> **Task description**: Starting at the line containing "At what distance" and running through the end of the records, write those lines out again with "camera" replaced by "viewer" and nothing else altered.

* Begin *

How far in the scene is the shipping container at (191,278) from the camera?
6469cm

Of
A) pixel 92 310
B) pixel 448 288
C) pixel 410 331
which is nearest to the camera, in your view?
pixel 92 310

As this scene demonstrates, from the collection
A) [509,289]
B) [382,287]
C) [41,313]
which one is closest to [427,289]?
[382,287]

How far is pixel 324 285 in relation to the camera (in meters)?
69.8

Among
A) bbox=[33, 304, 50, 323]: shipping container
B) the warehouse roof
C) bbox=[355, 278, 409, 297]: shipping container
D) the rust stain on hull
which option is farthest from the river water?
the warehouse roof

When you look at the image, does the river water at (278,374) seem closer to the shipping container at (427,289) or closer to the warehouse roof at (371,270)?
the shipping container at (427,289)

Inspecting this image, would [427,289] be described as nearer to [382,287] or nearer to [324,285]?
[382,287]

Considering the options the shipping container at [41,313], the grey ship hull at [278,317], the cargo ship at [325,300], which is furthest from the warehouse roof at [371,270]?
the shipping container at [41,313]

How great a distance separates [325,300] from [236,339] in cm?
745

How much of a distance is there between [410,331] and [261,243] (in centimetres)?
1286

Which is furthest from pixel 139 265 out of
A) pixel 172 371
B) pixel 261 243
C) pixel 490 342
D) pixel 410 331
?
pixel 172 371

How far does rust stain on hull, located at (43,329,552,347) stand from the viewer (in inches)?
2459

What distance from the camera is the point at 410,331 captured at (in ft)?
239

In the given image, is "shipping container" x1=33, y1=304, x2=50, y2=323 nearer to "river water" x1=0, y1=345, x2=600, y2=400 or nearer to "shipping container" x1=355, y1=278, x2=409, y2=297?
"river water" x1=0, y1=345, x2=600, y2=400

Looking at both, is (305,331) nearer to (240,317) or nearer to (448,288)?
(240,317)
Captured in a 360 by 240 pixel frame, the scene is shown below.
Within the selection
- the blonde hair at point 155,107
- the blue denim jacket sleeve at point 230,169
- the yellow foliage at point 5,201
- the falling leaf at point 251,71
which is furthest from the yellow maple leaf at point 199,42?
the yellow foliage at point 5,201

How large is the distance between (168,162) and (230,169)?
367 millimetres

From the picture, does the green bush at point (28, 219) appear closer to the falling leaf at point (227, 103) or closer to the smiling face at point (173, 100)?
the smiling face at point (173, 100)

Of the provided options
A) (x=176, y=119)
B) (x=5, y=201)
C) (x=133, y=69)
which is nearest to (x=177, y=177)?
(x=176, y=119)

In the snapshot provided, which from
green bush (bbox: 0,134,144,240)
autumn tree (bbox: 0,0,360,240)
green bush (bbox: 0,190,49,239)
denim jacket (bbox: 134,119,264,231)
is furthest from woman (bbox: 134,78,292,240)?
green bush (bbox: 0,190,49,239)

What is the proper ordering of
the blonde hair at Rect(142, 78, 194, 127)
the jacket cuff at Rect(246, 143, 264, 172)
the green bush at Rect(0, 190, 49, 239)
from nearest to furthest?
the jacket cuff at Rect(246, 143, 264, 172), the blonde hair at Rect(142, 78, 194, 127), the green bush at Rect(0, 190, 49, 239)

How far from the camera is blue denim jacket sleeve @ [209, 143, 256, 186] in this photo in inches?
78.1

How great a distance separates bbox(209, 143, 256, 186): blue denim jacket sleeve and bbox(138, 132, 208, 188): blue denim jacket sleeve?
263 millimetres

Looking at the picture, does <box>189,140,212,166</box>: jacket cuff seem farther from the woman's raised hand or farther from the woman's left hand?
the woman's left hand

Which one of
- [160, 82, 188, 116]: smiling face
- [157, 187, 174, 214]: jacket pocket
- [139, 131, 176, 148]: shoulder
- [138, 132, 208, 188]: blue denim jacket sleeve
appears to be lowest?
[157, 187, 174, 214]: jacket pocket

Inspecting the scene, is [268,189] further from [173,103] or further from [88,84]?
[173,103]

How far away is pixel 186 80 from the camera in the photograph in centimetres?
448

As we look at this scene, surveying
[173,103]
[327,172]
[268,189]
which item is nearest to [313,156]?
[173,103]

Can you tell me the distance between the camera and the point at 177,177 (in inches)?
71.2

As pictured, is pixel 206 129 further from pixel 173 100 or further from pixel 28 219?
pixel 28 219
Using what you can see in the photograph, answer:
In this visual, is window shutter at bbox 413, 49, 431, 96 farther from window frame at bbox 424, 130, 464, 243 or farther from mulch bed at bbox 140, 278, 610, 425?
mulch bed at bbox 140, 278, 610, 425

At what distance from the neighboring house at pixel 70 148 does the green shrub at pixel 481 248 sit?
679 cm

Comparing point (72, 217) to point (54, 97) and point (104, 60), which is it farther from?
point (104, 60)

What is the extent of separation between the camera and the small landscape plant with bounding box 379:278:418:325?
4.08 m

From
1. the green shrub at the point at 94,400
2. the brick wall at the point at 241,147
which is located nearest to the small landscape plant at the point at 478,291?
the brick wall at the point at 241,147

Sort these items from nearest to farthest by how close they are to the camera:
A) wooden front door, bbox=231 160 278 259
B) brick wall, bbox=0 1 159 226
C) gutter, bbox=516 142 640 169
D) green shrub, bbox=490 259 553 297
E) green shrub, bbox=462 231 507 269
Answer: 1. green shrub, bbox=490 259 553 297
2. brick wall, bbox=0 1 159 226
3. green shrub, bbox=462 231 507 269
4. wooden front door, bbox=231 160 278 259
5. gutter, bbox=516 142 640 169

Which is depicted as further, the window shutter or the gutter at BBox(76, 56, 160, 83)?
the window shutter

* End *

> **Exercise answer**:
At what distance from the neighboring house at pixel 70 148 does the green shrub at pixel 481 248 sit?
679 cm

Comparing point (72, 217) to point (54, 97) and point (104, 60), which is it farther from?
point (104, 60)

What is the extent of separation between the viewer and the small landscape plant with bounding box 379:278:418:325?
4.08 m

From
1. the green shrub at the point at 94,400
2. the brick wall at the point at 241,147
which is located nearest to the small landscape plant at the point at 478,291?
the brick wall at the point at 241,147

Sort these items from nearest to farthest by how close they are to the viewer:
A) wooden front door, bbox=231 160 278 259
B) brick wall, bbox=0 1 159 226
C) gutter, bbox=516 142 640 169
D) green shrub, bbox=490 259 553 297
E) green shrub, bbox=462 231 507 269
Answer: 1. green shrub, bbox=490 259 553 297
2. brick wall, bbox=0 1 159 226
3. green shrub, bbox=462 231 507 269
4. wooden front door, bbox=231 160 278 259
5. gutter, bbox=516 142 640 169

Which is depicted as further, the window shutter or the gutter at BBox(76, 56, 160, 83)?
the window shutter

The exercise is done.